● **Records for the exercise**:
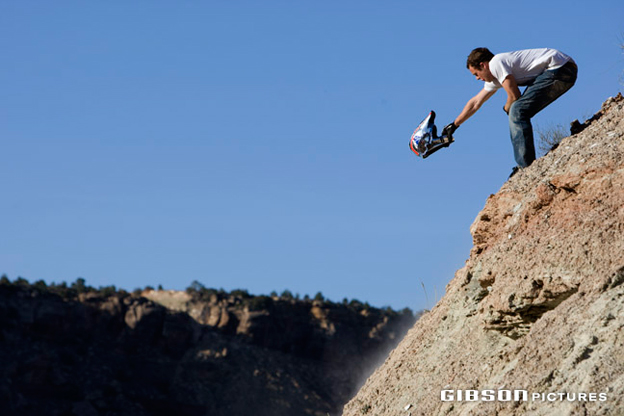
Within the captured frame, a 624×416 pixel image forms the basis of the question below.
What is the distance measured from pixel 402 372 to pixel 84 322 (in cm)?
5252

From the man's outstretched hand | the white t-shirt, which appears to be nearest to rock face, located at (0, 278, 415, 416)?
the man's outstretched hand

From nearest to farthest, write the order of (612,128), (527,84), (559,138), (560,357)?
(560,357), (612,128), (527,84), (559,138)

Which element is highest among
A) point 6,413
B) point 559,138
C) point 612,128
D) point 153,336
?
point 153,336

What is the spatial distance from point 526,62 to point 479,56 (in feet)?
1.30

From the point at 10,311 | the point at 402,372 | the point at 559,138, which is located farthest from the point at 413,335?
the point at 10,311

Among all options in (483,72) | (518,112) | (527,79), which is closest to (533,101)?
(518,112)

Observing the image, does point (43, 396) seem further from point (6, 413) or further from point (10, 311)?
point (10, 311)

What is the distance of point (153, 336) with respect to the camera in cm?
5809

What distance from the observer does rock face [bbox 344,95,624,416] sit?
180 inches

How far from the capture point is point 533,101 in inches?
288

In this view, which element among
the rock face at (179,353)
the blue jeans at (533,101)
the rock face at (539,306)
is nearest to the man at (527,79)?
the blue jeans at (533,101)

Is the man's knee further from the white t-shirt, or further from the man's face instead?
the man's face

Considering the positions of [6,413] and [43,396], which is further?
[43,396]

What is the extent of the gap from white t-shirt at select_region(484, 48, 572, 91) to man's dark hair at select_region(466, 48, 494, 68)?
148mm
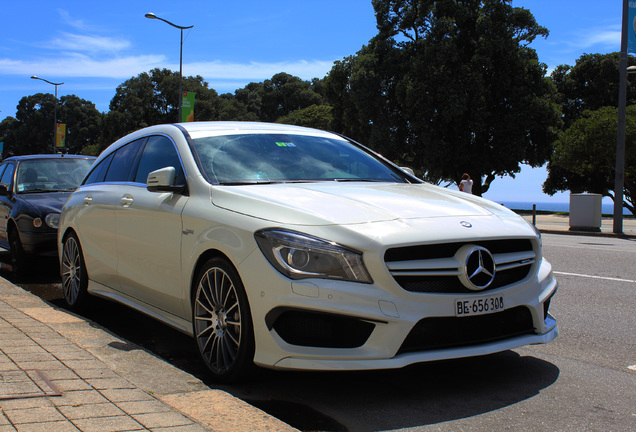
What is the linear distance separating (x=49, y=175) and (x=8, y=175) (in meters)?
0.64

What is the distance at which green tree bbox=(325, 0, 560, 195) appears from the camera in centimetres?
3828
---
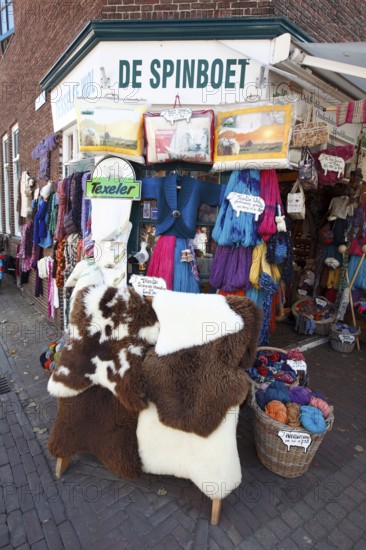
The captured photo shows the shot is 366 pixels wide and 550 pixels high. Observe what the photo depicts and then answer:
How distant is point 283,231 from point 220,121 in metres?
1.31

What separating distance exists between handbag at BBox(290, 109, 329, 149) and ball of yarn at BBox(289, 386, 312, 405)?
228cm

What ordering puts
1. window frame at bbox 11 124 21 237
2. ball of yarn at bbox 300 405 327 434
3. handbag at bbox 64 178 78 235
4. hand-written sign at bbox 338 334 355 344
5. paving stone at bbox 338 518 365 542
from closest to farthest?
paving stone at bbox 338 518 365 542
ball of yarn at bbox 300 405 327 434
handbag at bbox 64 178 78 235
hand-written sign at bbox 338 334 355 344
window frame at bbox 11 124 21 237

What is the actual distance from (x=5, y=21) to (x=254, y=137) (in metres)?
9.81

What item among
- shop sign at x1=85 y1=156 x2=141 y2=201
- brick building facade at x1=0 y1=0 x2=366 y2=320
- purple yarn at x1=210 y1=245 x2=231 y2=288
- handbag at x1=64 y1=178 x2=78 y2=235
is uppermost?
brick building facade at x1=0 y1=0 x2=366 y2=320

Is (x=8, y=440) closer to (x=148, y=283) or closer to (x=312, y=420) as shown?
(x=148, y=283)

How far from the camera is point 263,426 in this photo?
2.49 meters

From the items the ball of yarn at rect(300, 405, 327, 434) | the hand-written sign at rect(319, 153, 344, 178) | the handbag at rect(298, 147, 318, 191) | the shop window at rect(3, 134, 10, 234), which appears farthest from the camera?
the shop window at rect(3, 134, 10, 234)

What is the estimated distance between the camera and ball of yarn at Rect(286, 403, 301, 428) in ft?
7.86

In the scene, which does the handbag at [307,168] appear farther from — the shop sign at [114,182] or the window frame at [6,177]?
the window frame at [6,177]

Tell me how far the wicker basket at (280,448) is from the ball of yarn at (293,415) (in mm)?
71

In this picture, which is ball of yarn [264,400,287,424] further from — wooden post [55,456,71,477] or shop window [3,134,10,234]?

● **Objective**:
Write out the part of the material that opens with the line containing "How far from the camera" and closes with the line containing "2.49 meters", both included.

● **Completed task**:
How far from the camera is point 263,426 in this photo?
2.49 meters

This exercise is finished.